I'm not sure what the correct term is for this but I consider it to be the merged device layer. Essentially, how multiple devices get represented as a single whole. This layer usually takes care of duplicating, striping, reading, and writing data from the physical drives independently of where it's located.

Although mdadm is my go-to on Linux, I have been tempted by btrfs' software RAID. I think for ease of use, I'll continue to stick with mdadm until another challenger comes along.

Encryption layer

There's a lot of options here which is a little concerning because to me it seems like a lot of ways to makes mistakes. What I've never had any serious issues with is LUKS. You can also use ecryptfs if you want to encrypt on the file level.

Filesystem layer

Now usually some people add another level before this one with LVM but I don't really think there's that many advantages in having multiple partitions on an already complicated set up. I'd recommend just using loopback files on a single device and apply permissions appropriately or using separate devices with a different partition table.

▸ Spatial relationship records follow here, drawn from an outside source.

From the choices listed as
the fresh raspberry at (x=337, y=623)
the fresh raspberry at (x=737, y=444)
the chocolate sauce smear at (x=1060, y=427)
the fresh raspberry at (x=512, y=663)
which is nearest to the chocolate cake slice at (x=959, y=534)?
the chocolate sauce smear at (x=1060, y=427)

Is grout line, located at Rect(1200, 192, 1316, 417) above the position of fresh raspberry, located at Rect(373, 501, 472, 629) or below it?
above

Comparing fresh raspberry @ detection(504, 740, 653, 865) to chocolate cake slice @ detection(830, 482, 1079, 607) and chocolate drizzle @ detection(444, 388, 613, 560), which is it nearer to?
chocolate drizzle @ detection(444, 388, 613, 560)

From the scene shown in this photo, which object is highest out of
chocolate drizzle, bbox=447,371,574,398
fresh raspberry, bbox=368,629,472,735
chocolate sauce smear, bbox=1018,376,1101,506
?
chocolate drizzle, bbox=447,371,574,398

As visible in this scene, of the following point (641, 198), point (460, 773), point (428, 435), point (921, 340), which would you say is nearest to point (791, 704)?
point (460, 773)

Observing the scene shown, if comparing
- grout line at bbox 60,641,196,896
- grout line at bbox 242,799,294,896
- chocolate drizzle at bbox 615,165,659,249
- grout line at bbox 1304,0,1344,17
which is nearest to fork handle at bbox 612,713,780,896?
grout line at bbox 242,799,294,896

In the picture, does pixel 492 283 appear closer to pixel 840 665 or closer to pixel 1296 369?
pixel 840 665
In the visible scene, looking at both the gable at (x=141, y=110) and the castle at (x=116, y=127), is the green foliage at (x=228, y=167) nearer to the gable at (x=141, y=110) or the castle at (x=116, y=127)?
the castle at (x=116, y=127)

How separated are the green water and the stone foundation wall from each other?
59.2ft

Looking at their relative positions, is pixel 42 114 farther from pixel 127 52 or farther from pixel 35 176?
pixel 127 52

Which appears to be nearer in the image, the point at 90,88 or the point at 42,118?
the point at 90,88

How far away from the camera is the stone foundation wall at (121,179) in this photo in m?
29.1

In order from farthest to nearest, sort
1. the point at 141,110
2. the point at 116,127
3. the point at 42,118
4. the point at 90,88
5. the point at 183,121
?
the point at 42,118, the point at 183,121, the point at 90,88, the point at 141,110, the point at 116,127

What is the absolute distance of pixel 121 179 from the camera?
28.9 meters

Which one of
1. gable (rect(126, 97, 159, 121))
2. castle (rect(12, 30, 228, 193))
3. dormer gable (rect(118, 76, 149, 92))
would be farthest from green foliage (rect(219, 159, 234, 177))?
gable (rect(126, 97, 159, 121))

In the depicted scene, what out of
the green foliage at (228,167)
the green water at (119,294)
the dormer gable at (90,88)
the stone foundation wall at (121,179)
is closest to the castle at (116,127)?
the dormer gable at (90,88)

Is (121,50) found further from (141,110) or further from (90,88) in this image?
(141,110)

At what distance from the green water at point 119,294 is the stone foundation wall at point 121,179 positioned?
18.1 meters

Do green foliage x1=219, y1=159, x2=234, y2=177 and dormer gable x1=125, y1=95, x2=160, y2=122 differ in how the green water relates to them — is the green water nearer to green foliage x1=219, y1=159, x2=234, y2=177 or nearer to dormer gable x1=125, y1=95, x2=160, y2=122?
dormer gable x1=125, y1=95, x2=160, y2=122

At this stage, I just slap on btrfs and call it done. ext4 would work fine here as well. They are both solid choices. I tend to avoid setting up ZFS because of the additional licenses I need to accept. The copy on write nature of the filesystem is a godsend and can really make using the device feel faster.

To summarise

I normally run btrfs on top of a LUKS encrypted block device on top of a RAID-1 block device built by mdadm on top of two similarly sized harddrives with similar access/write speeds.